# WHAT TO PRODUCE
Which lines run from the one containing "How far is the wind-carved" to the end of the entries? Quote them exactly, and nothing else.

[START MATERIAL TO PROCESS]

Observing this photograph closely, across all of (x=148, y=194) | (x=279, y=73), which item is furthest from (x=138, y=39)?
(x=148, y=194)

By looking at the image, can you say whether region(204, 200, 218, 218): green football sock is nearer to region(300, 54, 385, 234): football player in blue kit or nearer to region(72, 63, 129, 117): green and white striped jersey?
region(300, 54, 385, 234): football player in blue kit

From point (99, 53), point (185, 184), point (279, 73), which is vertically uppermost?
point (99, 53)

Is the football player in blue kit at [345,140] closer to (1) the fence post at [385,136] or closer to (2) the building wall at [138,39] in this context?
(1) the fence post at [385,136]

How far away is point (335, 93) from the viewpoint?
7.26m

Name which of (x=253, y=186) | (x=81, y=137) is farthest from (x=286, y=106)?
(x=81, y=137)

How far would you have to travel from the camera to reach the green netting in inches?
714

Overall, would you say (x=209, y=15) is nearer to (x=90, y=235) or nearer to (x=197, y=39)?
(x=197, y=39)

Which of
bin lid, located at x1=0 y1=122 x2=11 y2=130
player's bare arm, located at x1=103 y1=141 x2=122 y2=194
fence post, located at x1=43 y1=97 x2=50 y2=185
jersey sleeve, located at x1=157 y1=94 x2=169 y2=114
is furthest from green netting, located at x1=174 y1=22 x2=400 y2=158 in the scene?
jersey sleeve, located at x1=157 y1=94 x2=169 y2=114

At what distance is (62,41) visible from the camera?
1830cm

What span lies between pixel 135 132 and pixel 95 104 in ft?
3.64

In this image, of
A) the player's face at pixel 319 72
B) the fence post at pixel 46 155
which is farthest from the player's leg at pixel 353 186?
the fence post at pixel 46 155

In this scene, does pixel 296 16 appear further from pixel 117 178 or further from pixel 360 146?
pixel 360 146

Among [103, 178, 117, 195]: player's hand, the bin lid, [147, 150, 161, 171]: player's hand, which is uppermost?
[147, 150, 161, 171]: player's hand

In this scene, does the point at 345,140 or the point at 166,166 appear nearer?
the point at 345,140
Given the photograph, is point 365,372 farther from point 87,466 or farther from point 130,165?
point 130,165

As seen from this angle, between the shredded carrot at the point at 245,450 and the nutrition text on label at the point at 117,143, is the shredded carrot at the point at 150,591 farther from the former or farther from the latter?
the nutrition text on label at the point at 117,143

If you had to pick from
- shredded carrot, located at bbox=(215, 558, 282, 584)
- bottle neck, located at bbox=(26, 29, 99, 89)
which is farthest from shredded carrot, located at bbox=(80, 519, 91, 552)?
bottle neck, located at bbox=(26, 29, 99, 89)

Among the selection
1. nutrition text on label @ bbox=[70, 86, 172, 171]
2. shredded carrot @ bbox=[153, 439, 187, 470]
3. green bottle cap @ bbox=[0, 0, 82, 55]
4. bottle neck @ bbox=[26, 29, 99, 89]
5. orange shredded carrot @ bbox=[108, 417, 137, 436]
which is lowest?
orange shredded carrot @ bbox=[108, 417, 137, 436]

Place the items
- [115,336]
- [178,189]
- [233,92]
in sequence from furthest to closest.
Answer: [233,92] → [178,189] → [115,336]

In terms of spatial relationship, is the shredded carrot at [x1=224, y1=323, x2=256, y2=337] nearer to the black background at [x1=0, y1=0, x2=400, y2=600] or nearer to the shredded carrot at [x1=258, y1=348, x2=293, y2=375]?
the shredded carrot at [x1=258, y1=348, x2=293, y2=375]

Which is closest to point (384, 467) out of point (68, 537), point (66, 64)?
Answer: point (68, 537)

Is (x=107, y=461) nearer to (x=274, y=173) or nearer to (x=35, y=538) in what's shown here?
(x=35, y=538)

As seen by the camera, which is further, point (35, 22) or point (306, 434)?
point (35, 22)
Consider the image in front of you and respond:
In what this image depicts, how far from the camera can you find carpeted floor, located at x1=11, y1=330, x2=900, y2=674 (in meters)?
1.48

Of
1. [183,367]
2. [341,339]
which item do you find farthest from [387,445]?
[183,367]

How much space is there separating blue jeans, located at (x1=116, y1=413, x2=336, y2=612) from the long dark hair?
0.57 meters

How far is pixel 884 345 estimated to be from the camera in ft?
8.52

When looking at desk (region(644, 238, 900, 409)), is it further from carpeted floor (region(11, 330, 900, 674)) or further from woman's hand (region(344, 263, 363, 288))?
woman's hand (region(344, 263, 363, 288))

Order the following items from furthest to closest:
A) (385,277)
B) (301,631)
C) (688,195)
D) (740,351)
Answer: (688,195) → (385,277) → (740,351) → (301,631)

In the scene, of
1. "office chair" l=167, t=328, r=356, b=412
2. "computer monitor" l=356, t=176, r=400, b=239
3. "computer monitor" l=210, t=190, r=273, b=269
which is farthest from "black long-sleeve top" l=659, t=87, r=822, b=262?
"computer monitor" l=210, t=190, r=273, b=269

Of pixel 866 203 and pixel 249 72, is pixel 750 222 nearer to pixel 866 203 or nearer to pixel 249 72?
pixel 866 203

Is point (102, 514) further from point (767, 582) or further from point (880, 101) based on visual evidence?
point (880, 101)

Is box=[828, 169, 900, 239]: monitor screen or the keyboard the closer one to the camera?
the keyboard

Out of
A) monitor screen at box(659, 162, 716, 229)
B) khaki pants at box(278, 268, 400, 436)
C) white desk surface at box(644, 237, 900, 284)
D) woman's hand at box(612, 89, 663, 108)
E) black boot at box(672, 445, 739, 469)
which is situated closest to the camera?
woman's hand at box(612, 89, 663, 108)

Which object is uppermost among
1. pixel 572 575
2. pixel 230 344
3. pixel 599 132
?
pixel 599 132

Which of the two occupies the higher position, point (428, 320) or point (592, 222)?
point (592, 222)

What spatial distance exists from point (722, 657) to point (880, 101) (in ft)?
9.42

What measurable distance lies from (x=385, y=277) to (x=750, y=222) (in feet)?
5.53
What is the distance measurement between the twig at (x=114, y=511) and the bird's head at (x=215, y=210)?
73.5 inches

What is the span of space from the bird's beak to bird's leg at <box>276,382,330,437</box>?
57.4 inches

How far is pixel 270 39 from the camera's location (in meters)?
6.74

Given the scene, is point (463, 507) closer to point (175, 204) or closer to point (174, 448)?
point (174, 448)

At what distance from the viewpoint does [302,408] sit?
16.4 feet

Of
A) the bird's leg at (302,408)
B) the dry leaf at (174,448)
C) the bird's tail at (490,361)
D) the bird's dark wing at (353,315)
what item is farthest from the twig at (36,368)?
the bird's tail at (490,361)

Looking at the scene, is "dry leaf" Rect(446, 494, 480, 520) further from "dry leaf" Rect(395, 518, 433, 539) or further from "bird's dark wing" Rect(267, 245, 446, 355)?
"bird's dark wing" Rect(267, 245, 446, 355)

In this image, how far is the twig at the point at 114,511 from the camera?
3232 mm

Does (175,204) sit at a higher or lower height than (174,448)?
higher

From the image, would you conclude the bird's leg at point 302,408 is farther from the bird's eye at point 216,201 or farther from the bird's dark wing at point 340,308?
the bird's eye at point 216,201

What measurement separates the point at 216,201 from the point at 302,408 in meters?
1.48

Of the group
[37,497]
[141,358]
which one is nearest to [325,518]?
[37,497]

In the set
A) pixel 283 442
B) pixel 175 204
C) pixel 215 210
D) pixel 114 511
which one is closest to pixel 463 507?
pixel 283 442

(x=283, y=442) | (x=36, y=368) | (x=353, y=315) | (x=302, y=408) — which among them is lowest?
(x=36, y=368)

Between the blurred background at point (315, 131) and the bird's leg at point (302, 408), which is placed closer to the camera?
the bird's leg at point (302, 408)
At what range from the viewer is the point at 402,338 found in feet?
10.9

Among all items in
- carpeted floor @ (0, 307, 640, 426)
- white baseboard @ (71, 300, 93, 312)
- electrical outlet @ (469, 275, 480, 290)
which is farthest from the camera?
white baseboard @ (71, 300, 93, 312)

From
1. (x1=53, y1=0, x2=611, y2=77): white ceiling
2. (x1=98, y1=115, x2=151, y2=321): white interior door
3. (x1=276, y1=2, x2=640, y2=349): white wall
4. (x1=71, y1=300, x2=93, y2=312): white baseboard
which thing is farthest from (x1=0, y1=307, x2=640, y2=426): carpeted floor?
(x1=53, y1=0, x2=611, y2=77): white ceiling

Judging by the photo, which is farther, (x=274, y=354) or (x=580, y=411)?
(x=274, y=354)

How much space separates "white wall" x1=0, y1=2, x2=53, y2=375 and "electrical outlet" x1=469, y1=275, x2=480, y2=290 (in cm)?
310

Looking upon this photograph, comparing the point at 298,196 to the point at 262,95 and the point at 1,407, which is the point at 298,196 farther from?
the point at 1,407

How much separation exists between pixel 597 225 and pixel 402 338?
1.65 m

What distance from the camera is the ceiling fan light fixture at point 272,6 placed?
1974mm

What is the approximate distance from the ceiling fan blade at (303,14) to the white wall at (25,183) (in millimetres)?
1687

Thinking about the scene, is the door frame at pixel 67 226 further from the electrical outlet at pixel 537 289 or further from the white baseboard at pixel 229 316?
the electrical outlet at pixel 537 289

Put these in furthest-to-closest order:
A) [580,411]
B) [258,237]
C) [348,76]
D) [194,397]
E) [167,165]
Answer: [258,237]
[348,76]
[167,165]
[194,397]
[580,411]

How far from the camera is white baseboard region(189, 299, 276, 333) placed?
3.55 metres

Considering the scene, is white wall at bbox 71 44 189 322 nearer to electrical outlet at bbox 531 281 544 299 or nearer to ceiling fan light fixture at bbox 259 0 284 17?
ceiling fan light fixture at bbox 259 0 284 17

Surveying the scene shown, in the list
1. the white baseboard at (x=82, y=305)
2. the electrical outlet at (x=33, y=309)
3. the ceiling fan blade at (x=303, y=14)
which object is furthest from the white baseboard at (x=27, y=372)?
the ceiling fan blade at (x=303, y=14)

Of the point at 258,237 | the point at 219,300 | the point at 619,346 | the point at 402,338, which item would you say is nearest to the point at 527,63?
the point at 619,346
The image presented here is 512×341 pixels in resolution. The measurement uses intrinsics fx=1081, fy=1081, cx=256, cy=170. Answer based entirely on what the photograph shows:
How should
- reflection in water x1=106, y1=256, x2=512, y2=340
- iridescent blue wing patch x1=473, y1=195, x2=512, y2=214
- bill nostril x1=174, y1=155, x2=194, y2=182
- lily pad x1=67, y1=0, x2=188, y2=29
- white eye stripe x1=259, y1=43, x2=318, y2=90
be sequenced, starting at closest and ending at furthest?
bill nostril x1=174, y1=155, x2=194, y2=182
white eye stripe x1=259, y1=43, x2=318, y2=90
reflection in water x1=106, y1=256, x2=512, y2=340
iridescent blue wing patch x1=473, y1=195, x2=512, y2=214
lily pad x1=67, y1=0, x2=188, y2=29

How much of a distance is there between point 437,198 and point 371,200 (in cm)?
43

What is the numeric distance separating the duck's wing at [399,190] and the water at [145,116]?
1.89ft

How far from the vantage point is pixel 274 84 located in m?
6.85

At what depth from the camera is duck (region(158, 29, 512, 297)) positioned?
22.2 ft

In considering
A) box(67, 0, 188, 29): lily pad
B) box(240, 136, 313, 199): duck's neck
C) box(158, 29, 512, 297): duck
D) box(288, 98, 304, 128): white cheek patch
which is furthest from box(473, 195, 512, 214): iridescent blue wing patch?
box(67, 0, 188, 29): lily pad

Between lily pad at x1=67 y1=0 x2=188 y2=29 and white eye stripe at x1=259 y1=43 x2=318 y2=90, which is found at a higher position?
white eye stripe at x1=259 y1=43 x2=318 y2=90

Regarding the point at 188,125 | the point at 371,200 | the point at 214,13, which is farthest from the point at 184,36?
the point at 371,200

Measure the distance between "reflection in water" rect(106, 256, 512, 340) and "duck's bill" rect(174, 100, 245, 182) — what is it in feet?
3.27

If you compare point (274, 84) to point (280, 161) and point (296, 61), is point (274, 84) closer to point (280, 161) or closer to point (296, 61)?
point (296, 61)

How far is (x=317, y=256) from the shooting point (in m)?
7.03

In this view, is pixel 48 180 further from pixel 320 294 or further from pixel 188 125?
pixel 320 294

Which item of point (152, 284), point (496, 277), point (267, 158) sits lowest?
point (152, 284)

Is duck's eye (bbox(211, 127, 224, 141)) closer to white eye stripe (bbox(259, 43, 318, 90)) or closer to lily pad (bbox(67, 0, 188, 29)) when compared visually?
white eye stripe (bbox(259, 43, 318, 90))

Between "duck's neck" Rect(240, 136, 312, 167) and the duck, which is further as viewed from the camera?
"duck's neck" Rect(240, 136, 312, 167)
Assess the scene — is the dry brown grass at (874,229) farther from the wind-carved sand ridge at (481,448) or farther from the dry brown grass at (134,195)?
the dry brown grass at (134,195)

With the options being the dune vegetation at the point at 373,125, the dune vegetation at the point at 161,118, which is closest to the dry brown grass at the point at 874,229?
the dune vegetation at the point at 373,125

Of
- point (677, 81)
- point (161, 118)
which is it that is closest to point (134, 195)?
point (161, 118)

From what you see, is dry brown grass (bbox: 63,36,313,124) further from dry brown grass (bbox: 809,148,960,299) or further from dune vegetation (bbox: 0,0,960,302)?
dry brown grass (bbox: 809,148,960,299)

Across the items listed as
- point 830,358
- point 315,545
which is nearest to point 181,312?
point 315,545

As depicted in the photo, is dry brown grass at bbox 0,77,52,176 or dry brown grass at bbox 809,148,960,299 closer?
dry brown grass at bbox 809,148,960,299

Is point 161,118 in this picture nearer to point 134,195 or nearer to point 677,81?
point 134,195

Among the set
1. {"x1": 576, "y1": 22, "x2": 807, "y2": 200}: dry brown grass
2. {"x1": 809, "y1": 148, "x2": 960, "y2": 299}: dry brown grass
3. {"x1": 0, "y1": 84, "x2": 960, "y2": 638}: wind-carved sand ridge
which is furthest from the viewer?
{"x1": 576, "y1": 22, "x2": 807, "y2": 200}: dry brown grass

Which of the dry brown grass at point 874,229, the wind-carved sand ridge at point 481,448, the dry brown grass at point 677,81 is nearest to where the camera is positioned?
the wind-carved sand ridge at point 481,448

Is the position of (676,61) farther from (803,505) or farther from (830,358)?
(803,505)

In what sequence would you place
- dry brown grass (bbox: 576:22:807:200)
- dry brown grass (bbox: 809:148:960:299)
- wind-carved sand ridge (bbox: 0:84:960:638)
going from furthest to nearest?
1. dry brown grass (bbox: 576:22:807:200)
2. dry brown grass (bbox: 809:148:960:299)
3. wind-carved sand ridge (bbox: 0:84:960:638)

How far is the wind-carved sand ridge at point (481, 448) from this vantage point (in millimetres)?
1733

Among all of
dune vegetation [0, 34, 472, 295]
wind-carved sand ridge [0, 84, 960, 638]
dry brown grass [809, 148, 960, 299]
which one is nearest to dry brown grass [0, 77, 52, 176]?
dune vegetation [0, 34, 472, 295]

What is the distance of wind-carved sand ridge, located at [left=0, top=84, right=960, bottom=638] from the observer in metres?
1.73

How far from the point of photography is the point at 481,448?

[END MATERIAL TO PROCESS]

# EXERCISE ANSWER
How far is the wind-carved sand ridge at point (481, 448) from this vantage point (in millimetres)?
1733

Among all of
dune vegetation [0, 34, 472, 295]
wind-carved sand ridge [0, 84, 960, 638]
dry brown grass [809, 148, 960, 299]
which one is nearest to dry brown grass [0, 77, 52, 176]?
dune vegetation [0, 34, 472, 295]

What is the distance of wind-carved sand ridge, located at [left=0, top=84, right=960, bottom=638] from the observer in metres?
1.73

How far from the point of photography is the point at 481,448?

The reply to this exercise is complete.